Direction 1: Transcribe the part of the forum thread on the duct tape black rose wreath between "Link to directions" and "That is cool!", inclusive.
Direction 2: In the duct tape wreath thread, what color of roses does RoxyBlue suggest mixing in with the black ones?
Direction 3: Take the forum thread about the duct tape black rose wreath further, picking up from where it stops.
==== Source extract
# Duct Tape Black Rose Wreath



## RoxyBlue (Oct 6, 2008)

Found this on the Lowe's web site - a how to for creating a black rose wreath from duct tape and a few other items. Perfect for the discriminating haunter's front door on Halloween

Link to directions (watch the video - it makes understanding the tape folding part a lot easier):

http://www.lowes.com/creative-ideas/decorate-and-entertain/halloween-black-roses-and-wreath/project

What it looks like:


----------



## Hairazor (Mar 13, 2012)

That is cool!


----------



## RoxyBlue (Oct 6, 2008)

It would look even cooler with some purple roses mixed in, too


----------



## Copchick (Apr 10, 2012)

That's a crafty project. I can think of lots of uses for the roses.


----------



## dudeamis (Oct 16, 2011)

This is the nifty kind of technique that can be used for all sorts of events.


----------



## RoxyBlue (Oct 6, 2008)
========
==== Data section
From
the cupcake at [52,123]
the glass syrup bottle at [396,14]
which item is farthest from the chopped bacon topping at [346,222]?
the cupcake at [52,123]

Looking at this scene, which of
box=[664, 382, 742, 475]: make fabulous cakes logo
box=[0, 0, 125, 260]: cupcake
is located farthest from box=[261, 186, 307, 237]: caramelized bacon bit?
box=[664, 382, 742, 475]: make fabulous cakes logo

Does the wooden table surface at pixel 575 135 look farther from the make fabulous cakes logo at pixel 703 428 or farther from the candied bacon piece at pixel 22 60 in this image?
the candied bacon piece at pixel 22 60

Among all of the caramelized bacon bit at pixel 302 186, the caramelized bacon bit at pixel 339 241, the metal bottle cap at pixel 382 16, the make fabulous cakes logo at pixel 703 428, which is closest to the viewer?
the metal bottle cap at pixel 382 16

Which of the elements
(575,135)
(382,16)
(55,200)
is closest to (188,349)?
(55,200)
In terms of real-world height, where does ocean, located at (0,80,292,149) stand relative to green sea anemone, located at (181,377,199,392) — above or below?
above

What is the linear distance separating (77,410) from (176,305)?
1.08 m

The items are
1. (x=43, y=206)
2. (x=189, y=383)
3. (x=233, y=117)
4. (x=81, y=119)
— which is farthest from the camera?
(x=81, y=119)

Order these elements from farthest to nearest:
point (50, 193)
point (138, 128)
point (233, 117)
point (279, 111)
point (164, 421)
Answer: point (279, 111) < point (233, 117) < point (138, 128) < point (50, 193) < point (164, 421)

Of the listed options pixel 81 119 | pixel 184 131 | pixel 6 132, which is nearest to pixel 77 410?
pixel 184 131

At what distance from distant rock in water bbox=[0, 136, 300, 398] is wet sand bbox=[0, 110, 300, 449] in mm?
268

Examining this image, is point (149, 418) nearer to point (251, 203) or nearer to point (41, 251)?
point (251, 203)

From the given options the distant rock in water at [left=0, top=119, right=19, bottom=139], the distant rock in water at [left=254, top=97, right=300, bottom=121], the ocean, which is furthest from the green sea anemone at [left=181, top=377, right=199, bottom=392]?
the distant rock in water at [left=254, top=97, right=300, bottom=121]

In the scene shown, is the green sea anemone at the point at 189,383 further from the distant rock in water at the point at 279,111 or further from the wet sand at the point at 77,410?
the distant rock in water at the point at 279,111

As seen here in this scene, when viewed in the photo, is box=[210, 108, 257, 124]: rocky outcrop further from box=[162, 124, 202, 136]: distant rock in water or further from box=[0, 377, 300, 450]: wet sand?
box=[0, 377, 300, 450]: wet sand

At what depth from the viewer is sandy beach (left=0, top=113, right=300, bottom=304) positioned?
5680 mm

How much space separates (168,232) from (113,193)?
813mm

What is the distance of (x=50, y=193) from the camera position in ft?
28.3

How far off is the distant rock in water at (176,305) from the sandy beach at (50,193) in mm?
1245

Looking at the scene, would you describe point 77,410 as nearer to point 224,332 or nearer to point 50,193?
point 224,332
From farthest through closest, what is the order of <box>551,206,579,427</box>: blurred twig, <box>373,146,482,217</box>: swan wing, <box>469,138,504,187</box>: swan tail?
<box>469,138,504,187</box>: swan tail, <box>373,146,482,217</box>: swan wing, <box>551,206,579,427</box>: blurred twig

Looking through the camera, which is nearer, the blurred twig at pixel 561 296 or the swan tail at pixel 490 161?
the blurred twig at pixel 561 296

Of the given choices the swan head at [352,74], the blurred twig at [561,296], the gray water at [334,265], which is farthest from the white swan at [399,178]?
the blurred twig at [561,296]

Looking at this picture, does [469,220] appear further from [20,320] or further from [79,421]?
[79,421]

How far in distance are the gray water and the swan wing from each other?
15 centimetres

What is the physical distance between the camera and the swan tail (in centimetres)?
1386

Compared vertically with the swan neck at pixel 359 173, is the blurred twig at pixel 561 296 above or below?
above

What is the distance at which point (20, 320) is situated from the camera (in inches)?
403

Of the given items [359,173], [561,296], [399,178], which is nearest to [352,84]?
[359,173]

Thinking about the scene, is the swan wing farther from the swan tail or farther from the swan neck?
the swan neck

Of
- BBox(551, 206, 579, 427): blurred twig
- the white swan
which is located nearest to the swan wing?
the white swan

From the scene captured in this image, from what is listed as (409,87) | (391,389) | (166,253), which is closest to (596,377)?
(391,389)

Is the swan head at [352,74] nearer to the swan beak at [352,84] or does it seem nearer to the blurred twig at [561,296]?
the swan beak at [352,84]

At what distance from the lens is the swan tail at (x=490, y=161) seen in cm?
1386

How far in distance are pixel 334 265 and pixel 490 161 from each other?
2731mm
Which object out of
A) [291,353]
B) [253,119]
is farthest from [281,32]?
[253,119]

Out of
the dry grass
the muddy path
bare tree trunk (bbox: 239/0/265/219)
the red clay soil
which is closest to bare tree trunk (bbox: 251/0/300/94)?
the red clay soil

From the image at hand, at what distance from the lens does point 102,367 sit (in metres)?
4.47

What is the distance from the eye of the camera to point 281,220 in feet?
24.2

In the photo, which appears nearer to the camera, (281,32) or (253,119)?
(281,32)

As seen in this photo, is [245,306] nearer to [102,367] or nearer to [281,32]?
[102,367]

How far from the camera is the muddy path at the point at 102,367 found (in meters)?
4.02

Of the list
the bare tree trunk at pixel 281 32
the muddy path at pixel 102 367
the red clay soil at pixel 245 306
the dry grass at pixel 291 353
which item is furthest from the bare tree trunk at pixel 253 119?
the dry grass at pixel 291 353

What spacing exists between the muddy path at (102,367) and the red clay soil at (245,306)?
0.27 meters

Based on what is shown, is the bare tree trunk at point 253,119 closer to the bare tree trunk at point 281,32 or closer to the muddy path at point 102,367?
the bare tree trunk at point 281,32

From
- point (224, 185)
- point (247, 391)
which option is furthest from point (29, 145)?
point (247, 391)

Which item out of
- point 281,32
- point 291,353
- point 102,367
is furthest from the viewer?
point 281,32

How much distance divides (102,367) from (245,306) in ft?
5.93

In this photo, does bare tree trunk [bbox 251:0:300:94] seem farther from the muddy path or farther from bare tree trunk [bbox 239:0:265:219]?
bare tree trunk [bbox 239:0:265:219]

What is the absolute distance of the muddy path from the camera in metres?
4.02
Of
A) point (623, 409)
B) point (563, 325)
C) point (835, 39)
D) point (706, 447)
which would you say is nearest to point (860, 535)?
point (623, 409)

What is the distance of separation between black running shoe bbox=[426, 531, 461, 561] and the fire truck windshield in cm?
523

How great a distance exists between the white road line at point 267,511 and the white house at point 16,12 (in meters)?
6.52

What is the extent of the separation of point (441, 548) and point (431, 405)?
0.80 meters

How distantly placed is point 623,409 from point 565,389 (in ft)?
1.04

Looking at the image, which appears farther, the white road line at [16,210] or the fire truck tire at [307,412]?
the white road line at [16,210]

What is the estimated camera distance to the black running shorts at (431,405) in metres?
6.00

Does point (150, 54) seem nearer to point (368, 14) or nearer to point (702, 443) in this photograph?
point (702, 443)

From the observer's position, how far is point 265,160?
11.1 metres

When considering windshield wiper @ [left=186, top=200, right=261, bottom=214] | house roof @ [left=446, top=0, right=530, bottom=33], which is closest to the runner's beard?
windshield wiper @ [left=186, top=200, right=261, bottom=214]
========
Written reply 1:
Link to directions (watch the video - it makes understanding the tape folding part a lot easier):

http://www.lowes.com/creative-ideas/decorate-and-entertain/halloween-black-roses-and-wreath/project

What it looks like:


----------



## Hairazor (Mar 13, 2012)

That is cool!

Written reply 2: Purple.

Written reply 3:
They can definitely be used for urns on tombstones in a haunt, bouquets for a haunted bride, boutonnieres for a haunted groom, specimens in an Evil Plant display, and so on.


----------



## Headless (Sep 4, 2011)

Love them! I might have to give those a try myself!


----------



## Dr. Maniaco (Sep 7, 2012)

Very cool.


----------



## Fiend4Halloween (Aug 28, 2008)

thx for posting Roxy. I'd like to give this a try!


----------



## tigerlily6vs7 (Aug 23, 2013)

Wow. Very cool.


----------



## LilMissSunshine (Sep 1, 2013)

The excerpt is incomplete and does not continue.